MOLINE -- Rock Island County Clerk Karen Kinney defended her record against criticism from her primary opponent, Glen Evans, at a forum for March 18 election candidates on Tuesday.
Elected in 2010, Ms. Kinney is being challenged in the Democratic primary by Mr. Evans, a minister from Rock Island. The primary winner will face Republican Kim Lazenby in the general election on Nov. 4.
All three candidates spoke at Tuesday's forum at the Western Illinois University Riverfront Campus in Moline. The forum was organized by the the Illinois Alliance for Retired Americans and its affiliate, the Rock Island County Chapter of IARA.
Ms. Kinney said she had expanded voting opportunities by adding new locations for early voting, running informational ad campaigns and ending the practice of charging absentee voters for postage. The county's 2012 voter turnout of 71 percent was the highest in Illinois, she said.
Mr. Evans and Ms. Lazenby both said closing many polling places has resulted in long lines on Election Day. The number of Rock Island County polling places has been cut from more than 100 to 38; most of the old polling places were closed before Ms. Kinney took office.
Ms. Kinney said it had been a "gross misuse of county funds" to have so many polling places.
Mr. Evans said there have been "too many issues with the voting process" since Ms. Kinney was elected. He said he wanted to run a clerk's office free from political influence.
Ms. Lazenby, a South Moline Township trustee, is unopposed in the Republican primary for clerk. She said she wanted to increase public accountability in the clerk's office.
About 40 people attended Tuesday's forum, which also featured state Rep. Mike Smiddy, D-Hillsdale, and his Republican opponent, Jim Wozniak, a Rock Island County Assistant State's Attorney. Both candidates are unopposed in the March 18 primary.
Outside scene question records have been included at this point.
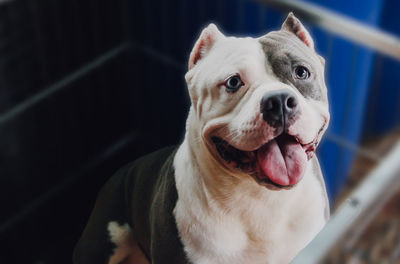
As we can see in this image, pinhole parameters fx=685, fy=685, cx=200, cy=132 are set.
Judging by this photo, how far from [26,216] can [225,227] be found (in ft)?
1.35

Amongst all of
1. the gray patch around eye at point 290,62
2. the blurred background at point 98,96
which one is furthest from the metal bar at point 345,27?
the gray patch around eye at point 290,62

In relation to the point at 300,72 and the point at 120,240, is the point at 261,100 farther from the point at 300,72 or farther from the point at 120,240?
the point at 120,240

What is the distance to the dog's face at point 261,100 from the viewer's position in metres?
0.42

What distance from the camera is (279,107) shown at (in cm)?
41

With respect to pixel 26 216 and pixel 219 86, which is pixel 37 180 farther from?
pixel 219 86

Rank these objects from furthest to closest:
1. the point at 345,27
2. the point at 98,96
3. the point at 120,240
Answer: the point at 98,96 < the point at 345,27 < the point at 120,240

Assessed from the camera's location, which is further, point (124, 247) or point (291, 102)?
point (124, 247)

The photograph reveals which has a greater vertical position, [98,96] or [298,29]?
[298,29]

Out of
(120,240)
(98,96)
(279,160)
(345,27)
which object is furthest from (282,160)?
(98,96)

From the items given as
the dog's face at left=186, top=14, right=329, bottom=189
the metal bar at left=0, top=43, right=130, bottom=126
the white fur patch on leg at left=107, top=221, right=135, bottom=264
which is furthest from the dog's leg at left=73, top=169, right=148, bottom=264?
the metal bar at left=0, top=43, right=130, bottom=126

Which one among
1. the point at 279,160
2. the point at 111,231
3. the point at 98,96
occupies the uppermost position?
the point at 279,160

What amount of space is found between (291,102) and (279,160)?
36 mm

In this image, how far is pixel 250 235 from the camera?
19.3 inches

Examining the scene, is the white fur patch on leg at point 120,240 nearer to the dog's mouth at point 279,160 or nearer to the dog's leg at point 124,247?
the dog's leg at point 124,247
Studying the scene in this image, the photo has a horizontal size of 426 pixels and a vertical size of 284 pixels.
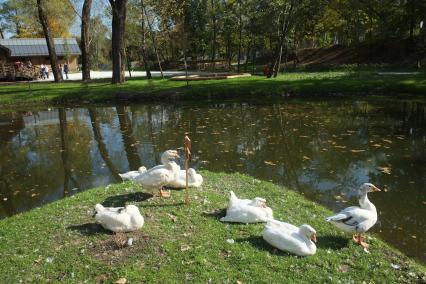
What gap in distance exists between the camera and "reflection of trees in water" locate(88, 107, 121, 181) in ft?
47.8

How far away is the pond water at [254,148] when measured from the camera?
38.3 feet

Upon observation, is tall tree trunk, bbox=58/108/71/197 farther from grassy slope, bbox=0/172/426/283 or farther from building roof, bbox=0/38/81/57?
building roof, bbox=0/38/81/57

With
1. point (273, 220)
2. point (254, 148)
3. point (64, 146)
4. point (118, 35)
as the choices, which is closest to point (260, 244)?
point (273, 220)

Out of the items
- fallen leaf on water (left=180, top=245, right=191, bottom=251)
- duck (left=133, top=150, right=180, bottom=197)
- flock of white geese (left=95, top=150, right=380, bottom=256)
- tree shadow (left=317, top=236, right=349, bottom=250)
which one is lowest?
tree shadow (left=317, top=236, right=349, bottom=250)

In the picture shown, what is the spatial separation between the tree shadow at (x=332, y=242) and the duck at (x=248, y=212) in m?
1.19

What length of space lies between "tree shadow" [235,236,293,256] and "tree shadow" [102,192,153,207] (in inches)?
117

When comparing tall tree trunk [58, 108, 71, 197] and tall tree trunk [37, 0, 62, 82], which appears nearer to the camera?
tall tree trunk [58, 108, 71, 197]

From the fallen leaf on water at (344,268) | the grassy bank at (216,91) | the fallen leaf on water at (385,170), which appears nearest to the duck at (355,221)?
the fallen leaf on water at (344,268)

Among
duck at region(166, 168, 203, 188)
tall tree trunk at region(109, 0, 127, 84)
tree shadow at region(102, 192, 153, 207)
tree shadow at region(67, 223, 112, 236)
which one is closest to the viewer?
tree shadow at region(67, 223, 112, 236)

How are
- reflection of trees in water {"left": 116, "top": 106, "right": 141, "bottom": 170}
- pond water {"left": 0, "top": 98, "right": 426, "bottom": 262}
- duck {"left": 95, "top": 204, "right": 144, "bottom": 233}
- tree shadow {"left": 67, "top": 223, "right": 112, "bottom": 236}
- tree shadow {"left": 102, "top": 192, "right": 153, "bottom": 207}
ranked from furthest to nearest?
reflection of trees in water {"left": 116, "top": 106, "right": 141, "bottom": 170} → pond water {"left": 0, "top": 98, "right": 426, "bottom": 262} → tree shadow {"left": 102, "top": 192, "right": 153, "bottom": 207} → tree shadow {"left": 67, "top": 223, "right": 112, "bottom": 236} → duck {"left": 95, "top": 204, "right": 144, "bottom": 233}

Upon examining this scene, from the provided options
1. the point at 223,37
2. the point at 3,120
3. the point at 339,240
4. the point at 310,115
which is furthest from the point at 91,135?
the point at 223,37

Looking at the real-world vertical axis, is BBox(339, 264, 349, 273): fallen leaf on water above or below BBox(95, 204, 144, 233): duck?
below

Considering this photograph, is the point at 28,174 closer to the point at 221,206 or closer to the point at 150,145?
the point at 150,145

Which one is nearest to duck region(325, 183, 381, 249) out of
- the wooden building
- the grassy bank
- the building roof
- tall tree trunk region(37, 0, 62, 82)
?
the grassy bank
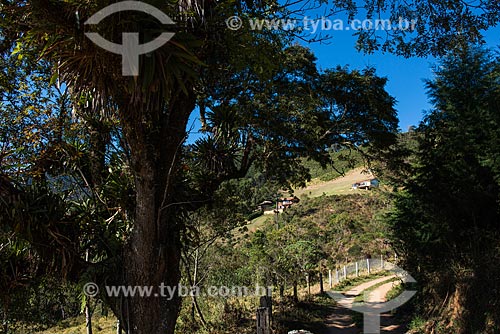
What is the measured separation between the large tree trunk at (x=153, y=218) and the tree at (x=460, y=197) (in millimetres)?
5541

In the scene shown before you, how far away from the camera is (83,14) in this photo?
10.4ft

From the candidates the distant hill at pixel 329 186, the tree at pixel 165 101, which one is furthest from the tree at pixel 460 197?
the distant hill at pixel 329 186

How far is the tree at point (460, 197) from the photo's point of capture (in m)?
7.04

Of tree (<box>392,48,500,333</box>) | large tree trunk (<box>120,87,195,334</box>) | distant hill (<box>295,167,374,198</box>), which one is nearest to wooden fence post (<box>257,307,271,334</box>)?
large tree trunk (<box>120,87,195,334</box>)

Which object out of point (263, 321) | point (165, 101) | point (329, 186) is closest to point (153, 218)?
point (165, 101)

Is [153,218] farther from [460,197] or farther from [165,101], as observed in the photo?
[460,197]

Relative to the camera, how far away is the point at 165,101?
13.8ft

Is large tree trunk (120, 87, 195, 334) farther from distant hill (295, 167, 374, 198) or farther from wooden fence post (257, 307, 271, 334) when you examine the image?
distant hill (295, 167, 374, 198)

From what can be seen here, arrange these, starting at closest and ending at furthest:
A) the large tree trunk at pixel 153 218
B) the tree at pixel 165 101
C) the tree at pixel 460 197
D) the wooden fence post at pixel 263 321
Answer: the tree at pixel 165 101
the large tree trunk at pixel 153 218
the wooden fence post at pixel 263 321
the tree at pixel 460 197

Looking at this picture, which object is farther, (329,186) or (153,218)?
(329,186)

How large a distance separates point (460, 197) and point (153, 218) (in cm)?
716

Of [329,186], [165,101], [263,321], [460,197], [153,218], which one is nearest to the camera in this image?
[165,101]

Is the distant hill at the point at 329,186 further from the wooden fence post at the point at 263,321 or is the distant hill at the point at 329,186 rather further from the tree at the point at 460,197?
the wooden fence post at the point at 263,321

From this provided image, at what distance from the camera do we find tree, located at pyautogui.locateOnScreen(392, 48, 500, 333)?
704cm
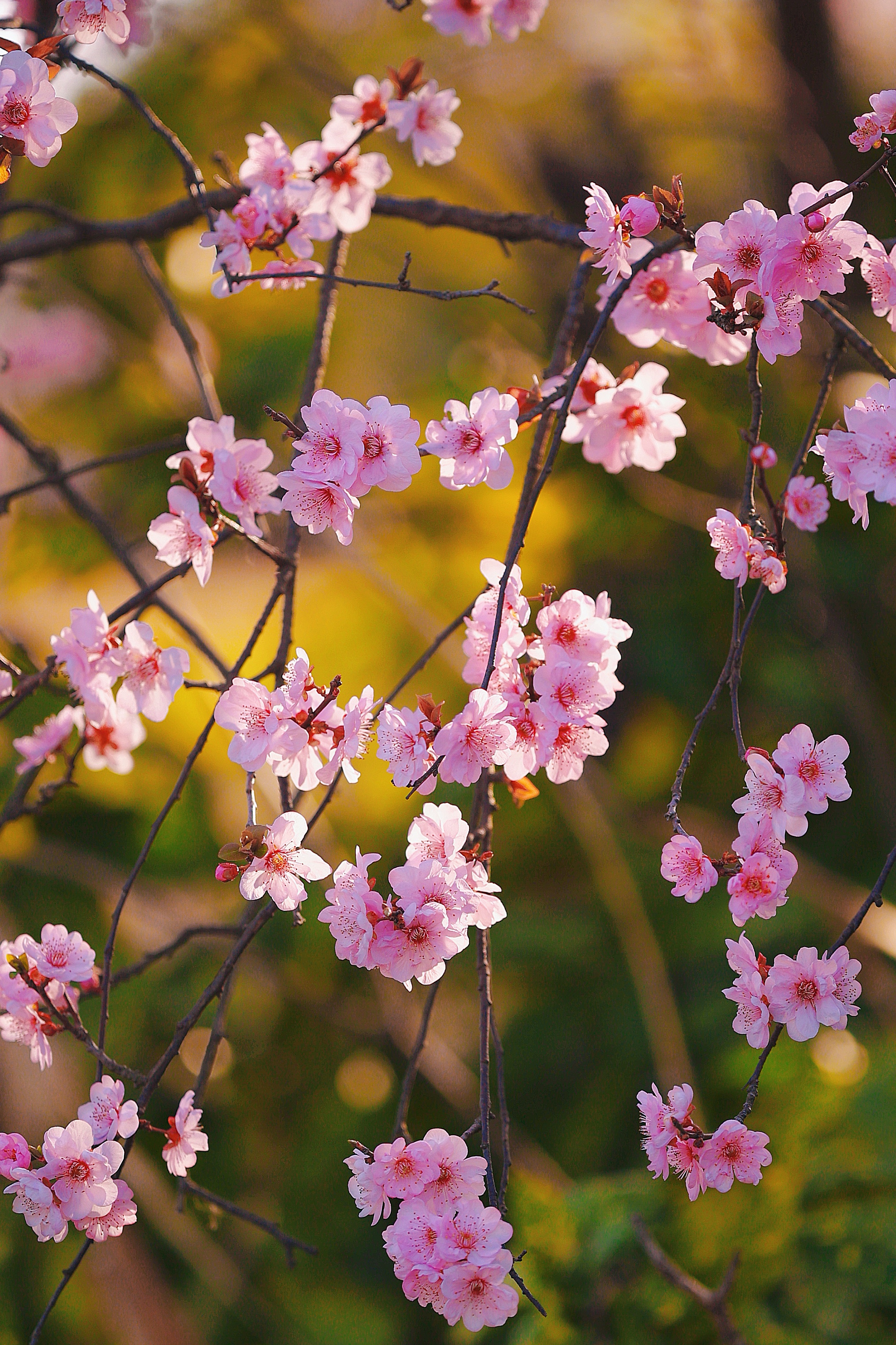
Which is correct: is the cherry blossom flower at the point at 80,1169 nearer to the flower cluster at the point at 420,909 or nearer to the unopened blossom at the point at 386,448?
the flower cluster at the point at 420,909

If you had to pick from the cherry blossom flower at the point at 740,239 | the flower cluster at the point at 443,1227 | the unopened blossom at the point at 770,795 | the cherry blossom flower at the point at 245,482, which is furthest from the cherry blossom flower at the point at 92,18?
the flower cluster at the point at 443,1227

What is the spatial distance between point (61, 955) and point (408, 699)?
178 centimetres

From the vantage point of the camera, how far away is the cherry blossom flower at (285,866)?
64cm

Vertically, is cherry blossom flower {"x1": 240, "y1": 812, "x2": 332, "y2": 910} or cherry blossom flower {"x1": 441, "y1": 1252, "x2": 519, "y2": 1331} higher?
cherry blossom flower {"x1": 240, "y1": 812, "x2": 332, "y2": 910}

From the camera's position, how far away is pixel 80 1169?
64 cm

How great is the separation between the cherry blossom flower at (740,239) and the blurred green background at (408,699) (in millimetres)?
1120

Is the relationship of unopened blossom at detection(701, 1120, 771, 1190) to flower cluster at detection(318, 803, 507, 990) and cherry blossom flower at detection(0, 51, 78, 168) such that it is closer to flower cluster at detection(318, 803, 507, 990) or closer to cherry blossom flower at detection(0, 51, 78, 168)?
flower cluster at detection(318, 803, 507, 990)

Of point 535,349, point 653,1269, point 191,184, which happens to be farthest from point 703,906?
point 191,184

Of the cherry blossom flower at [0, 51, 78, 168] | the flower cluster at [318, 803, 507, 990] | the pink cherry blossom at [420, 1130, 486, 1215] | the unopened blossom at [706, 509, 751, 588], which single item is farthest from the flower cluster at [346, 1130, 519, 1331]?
the cherry blossom flower at [0, 51, 78, 168]

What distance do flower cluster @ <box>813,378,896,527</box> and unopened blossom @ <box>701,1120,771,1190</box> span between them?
425 millimetres

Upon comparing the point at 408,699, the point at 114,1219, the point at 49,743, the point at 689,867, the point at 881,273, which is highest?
the point at 881,273

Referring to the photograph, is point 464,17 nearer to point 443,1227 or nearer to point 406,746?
point 406,746

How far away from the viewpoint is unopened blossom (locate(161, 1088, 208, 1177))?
67 centimetres

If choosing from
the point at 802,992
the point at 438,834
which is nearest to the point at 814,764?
the point at 802,992
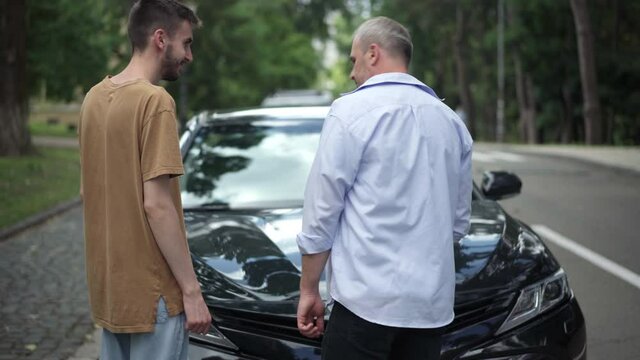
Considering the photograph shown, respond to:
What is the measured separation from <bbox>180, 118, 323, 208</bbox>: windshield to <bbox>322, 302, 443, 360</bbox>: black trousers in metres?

The pair was asked about $4 million awarded by Gov. Pat Quinn to Augustana College for infrastructure projects while state funding for services to the developmentally disabled was cut.
"I do have a problem when you're giving public funds to a private entity," Mr. Wozniak said.
He said many developmentally disabled people were languishing in correctional facilities because of backlogs in the mental system.
Rep. Smiddy said he understood those concerns but said the money given to Augustana was from a state infrastructure program and could not be used for other purposes. Ensuring money is spent on the programs it's appropriated for is crucial, he said, to stop governors from taking money out of funds to use on different purposes.
He said that practice, prevalent under former Gov. Rod Blagojevich, fueled the state's fiscal problems.